WHAT YOU NEED TO DO
Repeat all of the entries below verbatim, line by line, without altering any of them.

# SUPPLIED RECORDS start

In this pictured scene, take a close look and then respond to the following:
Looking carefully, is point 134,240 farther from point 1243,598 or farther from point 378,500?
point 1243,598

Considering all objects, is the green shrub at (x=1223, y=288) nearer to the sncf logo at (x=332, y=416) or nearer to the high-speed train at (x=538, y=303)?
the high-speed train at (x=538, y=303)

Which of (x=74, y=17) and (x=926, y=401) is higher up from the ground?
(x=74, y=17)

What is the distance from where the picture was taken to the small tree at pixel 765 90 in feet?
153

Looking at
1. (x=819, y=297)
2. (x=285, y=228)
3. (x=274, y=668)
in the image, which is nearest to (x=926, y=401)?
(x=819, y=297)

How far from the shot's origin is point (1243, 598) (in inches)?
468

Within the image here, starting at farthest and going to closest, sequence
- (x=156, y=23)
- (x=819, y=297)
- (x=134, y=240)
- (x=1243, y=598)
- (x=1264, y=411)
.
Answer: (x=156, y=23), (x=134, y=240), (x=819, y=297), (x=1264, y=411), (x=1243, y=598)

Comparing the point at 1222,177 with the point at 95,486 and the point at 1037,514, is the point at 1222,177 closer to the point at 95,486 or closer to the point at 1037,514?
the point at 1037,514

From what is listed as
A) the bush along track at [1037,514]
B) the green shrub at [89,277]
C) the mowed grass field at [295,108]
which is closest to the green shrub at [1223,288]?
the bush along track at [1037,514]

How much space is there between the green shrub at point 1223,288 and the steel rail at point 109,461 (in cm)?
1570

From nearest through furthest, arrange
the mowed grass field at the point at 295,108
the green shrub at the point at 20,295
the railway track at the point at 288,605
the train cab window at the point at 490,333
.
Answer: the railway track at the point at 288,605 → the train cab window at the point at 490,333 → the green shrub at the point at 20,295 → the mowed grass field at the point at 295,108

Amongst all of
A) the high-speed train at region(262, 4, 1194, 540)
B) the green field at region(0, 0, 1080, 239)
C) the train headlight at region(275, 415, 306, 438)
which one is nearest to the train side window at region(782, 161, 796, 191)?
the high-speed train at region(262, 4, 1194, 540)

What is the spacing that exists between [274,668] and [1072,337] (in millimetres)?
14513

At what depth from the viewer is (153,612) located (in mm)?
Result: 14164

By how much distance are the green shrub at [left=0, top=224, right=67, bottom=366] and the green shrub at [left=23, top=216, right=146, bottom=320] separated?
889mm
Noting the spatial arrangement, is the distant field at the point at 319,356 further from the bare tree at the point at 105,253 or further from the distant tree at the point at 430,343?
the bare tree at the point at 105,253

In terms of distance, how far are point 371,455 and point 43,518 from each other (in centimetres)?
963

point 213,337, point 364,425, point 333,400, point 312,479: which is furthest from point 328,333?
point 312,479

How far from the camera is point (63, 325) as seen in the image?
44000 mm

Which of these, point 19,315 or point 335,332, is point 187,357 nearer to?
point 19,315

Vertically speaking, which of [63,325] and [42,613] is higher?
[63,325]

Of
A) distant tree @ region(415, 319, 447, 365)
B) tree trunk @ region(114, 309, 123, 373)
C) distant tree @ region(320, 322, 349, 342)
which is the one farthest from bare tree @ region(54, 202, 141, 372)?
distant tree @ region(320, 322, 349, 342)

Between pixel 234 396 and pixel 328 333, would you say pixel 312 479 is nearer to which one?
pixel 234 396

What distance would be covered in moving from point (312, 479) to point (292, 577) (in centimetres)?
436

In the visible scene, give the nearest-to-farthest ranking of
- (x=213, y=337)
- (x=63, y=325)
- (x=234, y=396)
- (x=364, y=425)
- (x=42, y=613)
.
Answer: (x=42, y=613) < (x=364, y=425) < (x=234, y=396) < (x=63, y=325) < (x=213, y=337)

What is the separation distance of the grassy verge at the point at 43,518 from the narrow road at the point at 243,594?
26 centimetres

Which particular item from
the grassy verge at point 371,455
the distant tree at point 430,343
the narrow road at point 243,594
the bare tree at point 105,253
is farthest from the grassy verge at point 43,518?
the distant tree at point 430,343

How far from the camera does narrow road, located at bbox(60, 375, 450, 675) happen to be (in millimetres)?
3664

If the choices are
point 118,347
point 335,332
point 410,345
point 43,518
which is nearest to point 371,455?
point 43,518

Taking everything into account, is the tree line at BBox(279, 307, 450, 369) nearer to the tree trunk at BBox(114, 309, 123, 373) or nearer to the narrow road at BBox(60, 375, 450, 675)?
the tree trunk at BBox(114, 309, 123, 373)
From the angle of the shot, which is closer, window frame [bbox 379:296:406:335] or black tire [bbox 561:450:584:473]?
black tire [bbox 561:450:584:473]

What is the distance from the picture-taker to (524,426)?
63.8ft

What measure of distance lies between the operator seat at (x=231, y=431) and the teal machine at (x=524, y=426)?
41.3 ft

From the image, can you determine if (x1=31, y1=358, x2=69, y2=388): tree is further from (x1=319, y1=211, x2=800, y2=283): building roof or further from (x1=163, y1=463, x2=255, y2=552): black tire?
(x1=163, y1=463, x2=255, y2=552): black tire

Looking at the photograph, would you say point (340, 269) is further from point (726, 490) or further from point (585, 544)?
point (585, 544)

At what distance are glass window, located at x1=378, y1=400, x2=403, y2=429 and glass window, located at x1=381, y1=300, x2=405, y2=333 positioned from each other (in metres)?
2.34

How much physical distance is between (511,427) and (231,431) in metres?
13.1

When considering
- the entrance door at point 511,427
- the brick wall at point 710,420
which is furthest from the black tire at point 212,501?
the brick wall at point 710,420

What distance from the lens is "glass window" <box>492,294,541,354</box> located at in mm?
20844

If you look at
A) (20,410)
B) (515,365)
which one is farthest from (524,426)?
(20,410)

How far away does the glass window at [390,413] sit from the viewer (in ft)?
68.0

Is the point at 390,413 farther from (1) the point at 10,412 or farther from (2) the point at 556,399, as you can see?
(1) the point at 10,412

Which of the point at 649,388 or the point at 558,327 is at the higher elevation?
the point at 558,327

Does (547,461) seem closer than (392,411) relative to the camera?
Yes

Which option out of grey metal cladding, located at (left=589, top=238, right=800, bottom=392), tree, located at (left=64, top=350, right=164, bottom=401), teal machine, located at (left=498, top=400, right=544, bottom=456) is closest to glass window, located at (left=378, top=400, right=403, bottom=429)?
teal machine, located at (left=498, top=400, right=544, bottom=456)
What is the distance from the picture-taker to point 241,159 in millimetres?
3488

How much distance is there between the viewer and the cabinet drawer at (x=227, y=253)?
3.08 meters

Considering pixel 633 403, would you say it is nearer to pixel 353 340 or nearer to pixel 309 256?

# SUPPLIED RECORDS end

SOLUTION BELOW
In this pictured scene, take a close look and then respond to the following:
Looking carefully, is point 134,240 farther from point 1243,598 or farther from point 378,500?
point 1243,598

Considering all objects, is the green shrub at (x=1223, y=288) nearer to the sncf logo at (x=332, y=416) or nearer to the high-speed train at (x=538, y=303)?
the high-speed train at (x=538, y=303)

Which of (x=74, y=17) and (x=926, y=401) is higher up from the ground?
(x=74, y=17)

What is the distance from where the picture was taken to the small tree at pixel 765 90 in feet?
153

Looking at
1. (x=819, y=297)
2. (x=285, y=228)
3. (x=274, y=668)
in the image, which is nearest to (x=926, y=401)?
(x=819, y=297)

How far from the shot's origin is point (1243, 598) (in inches)?
468

Within the image here, starting at farthest and going to closest, sequence
- (x=156, y=23)
- (x=819, y=297)
- (x=134, y=240)
- (x=1243, y=598)
- (x=1264, y=411)
.
Answer: (x=156, y=23), (x=134, y=240), (x=819, y=297), (x=1264, y=411), (x=1243, y=598)

Comparing the point at 1222,177 with the point at 95,486 and the point at 1037,514, is the point at 1222,177 closer to the point at 95,486 or closer to the point at 1037,514?
the point at 1037,514

From what is listed as
A) the bush along track at [1037,514]
B) the green shrub at [89,277]
C) the mowed grass field at [295,108]
which is closest to the green shrub at [1223,288]?
the bush along track at [1037,514]

How much space is there between the green shrub at point 1223,288 and the steel rail at point 109,461 (in cm)?
1570

From nearest through furthest, arrange
the mowed grass field at the point at 295,108
the green shrub at the point at 20,295
the railway track at the point at 288,605
the train cab window at the point at 490,333
.
Answer: the railway track at the point at 288,605 → the train cab window at the point at 490,333 → the green shrub at the point at 20,295 → the mowed grass field at the point at 295,108

Amongst all of
A) the high-speed train at region(262, 4, 1194, 540)
B) the green field at region(0, 0, 1080, 239)
C) the train headlight at region(275, 415, 306, 438)
which one is nearest to the train side window at region(782, 161, 796, 191)?
the high-speed train at region(262, 4, 1194, 540)

What is the spacing that exists between [274,668] and [1072,337] (in millimetres)?
14513

At what depth from the viewer is (153,612) located (in mm)?
Result: 14164

By how much distance are the green shrub at [left=0, top=224, right=67, bottom=366] and the green shrub at [left=23, top=216, right=146, bottom=320] separated?
889mm
Noting the spatial arrangement, is the distant field at the point at 319,356 further from the bare tree at the point at 105,253 or further from the distant tree at the point at 430,343?
the bare tree at the point at 105,253

In terms of distance, how far are point 371,455 and point 43,518 from each other (in centimetres)?
963

point 213,337, point 364,425, point 333,400, point 312,479: which is furthest from point 328,333?
point 312,479

How far from the camera is point (63, 325) as seen in the image?
44000 mm

Which of these, point 19,315 or point 335,332, is point 187,357 nearer to?
point 19,315

Vertically speaking, which of [63,325] and [42,613] is higher?
[63,325]

Of
A) distant tree @ region(415, 319, 447, 365)
B) tree trunk @ region(114, 309, 123, 373)
C) distant tree @ region(320, 322, 349, 342)
which is the one farthest from bare tree @ region(54, 202, 141, 372)?
distant tree @ region(320, 322, 349, 342)

Between pixel 234 396 and pixel 328 333, would you say pixel 312 479 is nearer to which one?
pixel 234 396

What distance would be covered in moving from point (312, 479) to point (292, 577) (in centimetres)?
436

In the visible scene, give the nearest-to-farthest ranking of
- (x=213, y=337)
- (x=63, y=325)
- (x=234, y=396)
- (x=364, y=425)
- (x=42, y=613)
.
Answer: (x=42, y=613) < (x=364, y=425) < (x=234, y=396) < (x=63, y=325) < (x=213, y=337)

What is the separation distance of the grassy verge at the point at 43,518 from the narrow road at the point at 243,594?
26 centimetres

Which particular item from
the grassy verge at point 371,455
the distant tree at point 430,343
the narrow road at point 243,594
the bare tree at point 105,253
is farthest from the grassy verge at point 43,518?
the distant tree at point 430,343

How far from the camera does narrow road, located at bbox(60, 375, 450, 675) happen to be (in millimetres)?
3664

If the choices are
point 118,347
point 335,332
point 410,345
point 43,518
which is nearest to point 371,455?
point 43,518

Taking everything into account, is the tree line at BBox(279, 307, 450, 369) nearer to the tree trunk at BBox(114, 309, 123, 373) or nearer to the narrow road at BBox(60, 375, 450, 675)?
the tree trunk at BBox(114, 309, 123, 373)
From the angle of the shot, which is closer, window frame [bbox 379:296:406:335] or black tire [bbox 561:450:584:473]?
black tire [bbox 561:450:584:473]

What is the distance from the picture-taker to (524,426)?
63.8ft

What measure of distance lies between the operator seat at (x=231, y=431) and the teal machine at (x=524, y=426)?
41.3 ft

From the image, can you determine if (x1=31, y1=358, x2=69, y2=388): tree is further from (x1=319, y1=211, x2=800, y2=283): building roof or further from (x1=163, y1=463, x2=255, y2=552): black tire?
(x1=163, y1=463, x2=255, y2=552): black tire

Looking at the photograph, would you say point (340, 269) is further from point (726, 490) or further from point (585, 544)?
point (585, 544)

At what distance are glass window, located at x1=378, y1=400, x2=403, y2=429 and glass window, located at x1=381, y1=300, x2=405, y2=333 positioned from each other (in metres)?
2.34

How much physical distance is between (511,427) and (231,431) in metres?
13.1

When considering
- the entrance door at point 511,427
- the brick wall at point 710,420
which is furthest from the black tire at point 212,501?
the brick wall at point 710,420

What distance from the lens is "glass window" <box>492,294,541,354</box> located at in mm?
20844

If you look at
A) (20,410)
B) (515,365)
which one is farthest from (524,426)?
(20,410)

How far away does the glass window at [390,413] sit from the viewer (in ft)?
68.0

Is the point at 390,413 farther from (1) the point at 10,412 or farther from (2) the point at 556,399, as you can see?
(1) the point at 10,412

Which of the point at 649,388 or the point at 558,327 is at the higher elevation?
the point at 558,327

Does (547,461) seem closer than (392,411) relative to the camera?
Yes

Which option out of grey metal cladding, located at (left=589, top=238, right=800, bottom=392), tree, located at (left=64, top=350, right=164, bottom=401), teal machine, located at (left=498, top=400, right=544, bottom=456) is closest to glass window, located at (left=378, top=400, right=403, bottom=429)?
teal machine, located at (left=498, top=400, right=544, bottom=456)
What is the distance from the picture-taker to point 241,159 in millimetres?
3488

How much distance is there between the viewer and the cabinet drawer at (x=227, y=253)?
3.08 meters

Considering pixel 633 403, would you say it is nearer to pixel 353 340 or nearer to pixel 309 256?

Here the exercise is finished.